> Tarea
Cita de principio a fin, sin cambiar nada, el texto sobre el viaje por pueblos manchegos hacia los Montes de Toledo.

> Página
24 de Febrero

Vida rural. La cartografía de un territorio tiene poco que ver con el mapa sentimental que cada uno ha ido dibujando de ese territorio en su interior. Es lo que pienso mientras atravesamos varios pueblos manchegos camino de los Montes de Toledo. Villarrobledo, por ejemplo, es para mí el lugar donde ambienté el primer texto que recuerdo haber escrito con pretensiones literarias (se titulaba Los cuentos de la abuela Mari Paz). Tomelloso es mi madre leyendo las novelas del policía municipal Plinio y la patria chica de su creador, Francisco García Pavón. Alcázar de San Juan son las largas esperas nocturnas en el tren expreso de Andalucía, bajo un cielo teñido de un naranja fantasmagórico. Puerto Lápice es la parada entre Madrid y Córdoba que hacíamos de niños, el sabor a queso de oveja, las paredes pintadas de añil en la venta de Don Quijote.

Cuando en el colegio debíamos memorizar el relieve de España, aparecían en el centro del mapa unos montes borrosos e imprecisos. Hace unas semanas, mientras volábamos hacia Marrakech, me fijé en ellos. Aunque desde el cielo parecen una simple arruga en la epidermis terrestre, su pico más alto (el Corocho de Rocigalgo) roza los 1.500 metros. Llegamos ahora a Navalucillos, en el corazón de los Montes de Toledo, cuyo nombre significa ´campo de tumbas´ y cuyo escudo muestra dos sepulcros visigodos. En una panadería compramos hojuelas rociadas con miel, dotando así por primera de consistencia física la expresión ´miel sobre hojuelas´. Al anochecer nos alojamos en una antigua casa de labor, donde urbanitas como nosotros buscan la ilusión efímera de una vida rural. Leo El balcón en invierno, de Luis Landero.

> Sección de datos
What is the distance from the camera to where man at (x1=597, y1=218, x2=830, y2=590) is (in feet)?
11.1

> Respuesta
24 de Febrero

Vida rural. La cartografía de un territorio tiene poco que ver con el mapa sentimental que cada uno ha ido dibujando de ese territorio en su interior. Es lo que pienso mientras atravesamos varios pueblos manchegos camino de los Montes de Toledo. Villarrobledo, por ejemplo, es para mí el lugar donde ambienté el primer texto que recuerdo haber escrito con pretensiones literarias (se titulaba Los cuentos de la abuela Mari Paz). Tomelloso es mi madre leyendo las novelas del policía municipal Plinio y la patria chica de su creador, Francisco García Pavón. Alcázar de San Juan son las largas esperas nocturnas en el tren expreso de Andalucía, bajo un cielo teñido de un naranja fantasmagórico. Puerto Lápice es la parada entre Madrid y Córdoba que hacíamos de niños, el sabor a queso de oveja, las paredes pintadas de añil en la venta de Don Quijote.

Cuando en el colegio debíamos memorizar el relieve de España, aparecían en el centro del mapa unos montes borrosos e imprecisos. Hace unas semanas, mientras volábamos hacia Marrakech, me fijé en ellos. Aunque desde el cielo parecen una simple arruga en la epidermis terrestre, su pico más alto (el Corocho de Rocigalgo) roza los 1.500 metros. Llegamos ahora a Navalucillos, en el corazón de los Montes de Toledo, cuyo nombre significa ´campo de tumbas´ y cuyo escudo muestra dos sepulcros visigodos. En una panadería compramos hojuelas rociadas con miel, dotando así por primera de consistencia física la expresión ´miel sobre hojuelas´. Al anochecer nos alojamos en una antigua casa de labor, donde urbanitas como nosotros buscan la ilusión efímera de una vida rural. Leo El balcón en invierno, de Luis Landero.